Observation of Electrocatalytic Amplification of Iridium Oxide (IrO_x) Single Nanoparticle Collision on Copper Ultramicroelectrodes

Abstract

Recently, the observation of the electrocatalytic behavior of individual nanoparticles (NPs) by electrochemical amplification method has been reported. For example, the Iridium oxide ($IrO_x$) NP collision on the Pt UME was observed via electrocatalytic water oxidation. However, the bare Pt UME had poor reproducibility for the observation of NP collision signal and required an inconvenient surface pre-treatment for the usage. In this manuscript, we has been investigated other metal electrode such as Cu UME for the reproducible data analysis and convenient use. The $IrO_x$ NP collision was successively observed on the bare Cu UME and the reproducibility in collision frequency was improved comparing with previous case using the $NaBH_4$ pre-treated Pt UME. Also, the adhesion coefficient between NP and the Cu UME was studied for better understanding of the single NP collision system.

Introduction

Recently, Bard’s group observed single nanoparticle collisions at an ultramicroelectrode (UME) using an electrochemical amplification method.1-4 A system consists of a nanoparticle (NP) and UME, and an electrocatalytic reaction is required for the observation of single nanoparticle collisions on the UME by electrochemical amplification method. The materials for the NP and UME should have different electrocatalytic activities for the reaction. If the NP shows better electrocatalytic activity than the UME at an appropriate potential window, the electrochemically amplified current could be observable when the NP collided on the UME. For examples, the Pt NP was better electrocatalyst than the Au UME for the hydrazine oxidation and the IrOx NP showed better electrocatalytic activity than the Pt UME for the water oxidation at an appropriate conditions. Therefore, Pt NP collision on the Au UME1,2 and IrOx NP collision on the Pt UME3 have previously been reported by this method.

The single NP collision on the UME is recorded as a current transient. Interestingly, the two cases show different current responses: a staircase response and a blip response, respectively.4,5 In the case of staircase response, the NPs adhere to the electrode surface and continues to catalyze the electrocatalytic reaction. The Pt NP collision on the Au UME shows the staircase current increase. On the other hand, the blip response obtained by the IrOx NP collision on the Pt UME is a little complicated. In this case, the NP seems to adhere to the electrode surface similar to the staircase response but has a following deactivation process. The reason for the deactivation process of IrOx NP is unclear at this moment. But it is possibly due to the oxygen bubble, which is one of the reaction products, and can cause additional overpotential that maintains the continuous electrocatlaytic reaction.6,7

As mentioned, the current responses of single NP collision event depend on many variables: not only the mechanism of electrocatalytic reaction mentioned above, but also the interaction between NP and UME, the surfactant of NP, the electrolyte, or applied potential etc. So it is interesting to note that the frequency, amplitude, or shape of the current response of single NP collision also depend on the material of the UME. Actually, the single IrOx NP collision was first observed on the NaBH4 pre-treated Pt UME. The current transient signal of the IrOx NP collision on bare Pt UME was poorly reproducible. This seems to depend on the amount of Pt oxide layer on the Pt UME. Therefore, reduction pretreatment using NaBH4 is required for better reproducibility. Not only Pt UME but also other materials able to make UME had been tried for this application. On the Au UME, the current transient signal could be observed, but is also not very reproducible and it was not observed on the C fiber UME.3-5 As like this, the observation of NP collision is very sensitive to the UME material and treatment.

Direction 1:
Please rewrite the paragraph beginning "The single NP collision on the UME" from the passage on nanoparticle collisions as a short list that keeps its main facts.
Direction 2:
Change the part of the passage on nanoparticle collisions starting at "Recently, the observation" and ending at "NP collision system.", replacing "Cu UME" with "copper UME".
The material after this point comes from a different source.

Dataset section:

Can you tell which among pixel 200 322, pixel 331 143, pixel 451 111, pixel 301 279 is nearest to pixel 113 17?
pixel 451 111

Full response 1:
- A single NP collision on the UME appears as a current transient.
- The two cases give different responses: a staircase response and a blip response.
- Staircase response: the NPs adhere to the electrode surface and keep catalyzing the reaction, as with Pt NP collisions on the Au UME.
- Blip response: with IrOx NP collisions on the Pt UME, the NP seems to adhere but is then deactivated.
- The reason for this deactivation is unclear, but it may be due to the oxygen bubble, one of the reaction products.

Full response 2:
Recently, the observation of the electrocatalytic behavior of individual nanoparticles (NPs) by electrochemical amplification method has been reported. For example, the Iridium oxide ($IrO_x$) NP collision on the Pt UME was observed via electrocatalytic water oxidation. However, the bare Pt UME had poor reproducibility for the observation of NP collision signal and required an inconvenient surface pre-treatment for the usage. In this manuscript, we has been investigated other metal electrode such as copper UME for the reproducible data analysis and convenient use. The $IrO_x$ NP collision was successively observed on the bare copper UME and the reproducibility in collision frequency was improved comparing with previous case using the $NaBH_4$ pre-treated Pt UME. Also, the adhesion coefficient between NP and the copper UME was studied for better understanding of the single NP collision system.